Here the job is to transcribe the data verbatim while leaving each picture out.
BEGIN Records to process
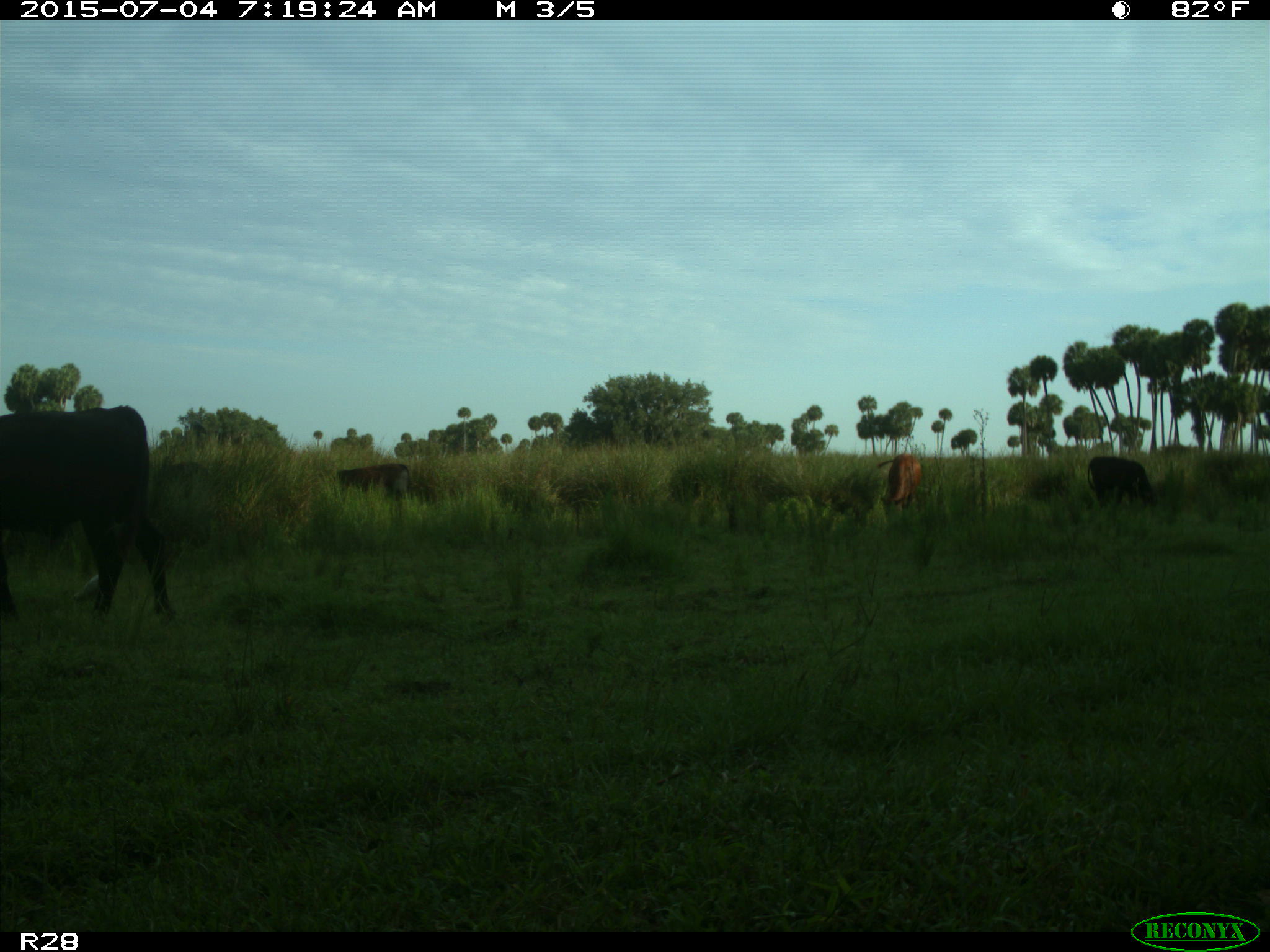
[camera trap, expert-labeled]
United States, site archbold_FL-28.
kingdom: Animalia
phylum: Chordata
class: Mammalia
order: Artiodactyla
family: Bovidae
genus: Bos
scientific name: Bos taurus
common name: domestic cow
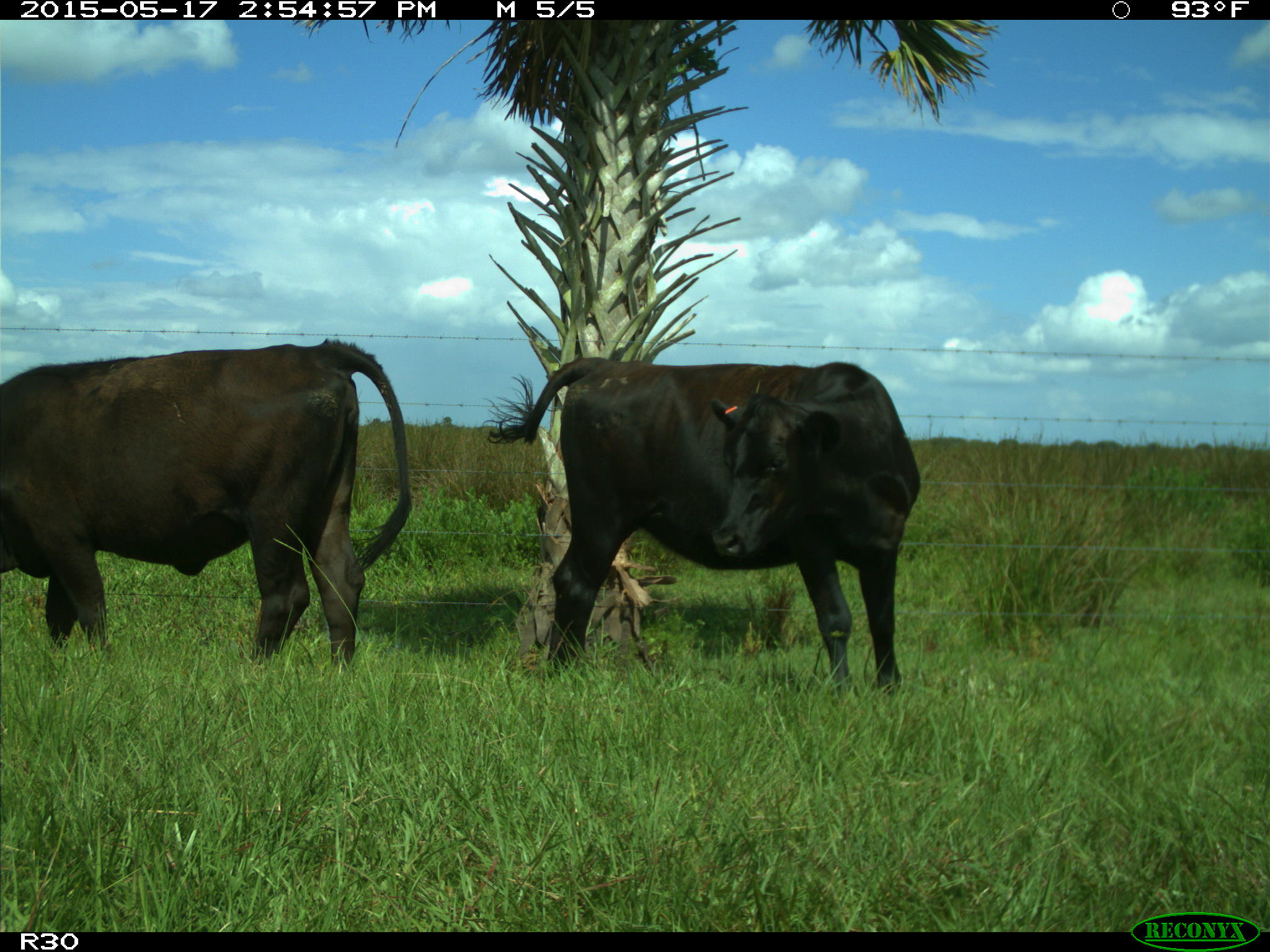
END Records to process
Output for this task
[camera trap, expert-labeled]
United States, site archbold_FL-28.
kingdom: Animalia
phylum: Chordata
class: Mammalia
order: Artiodactyla
family: Bovidae
genus: Bos
scientific name: Bos taurus
common name: domestic cow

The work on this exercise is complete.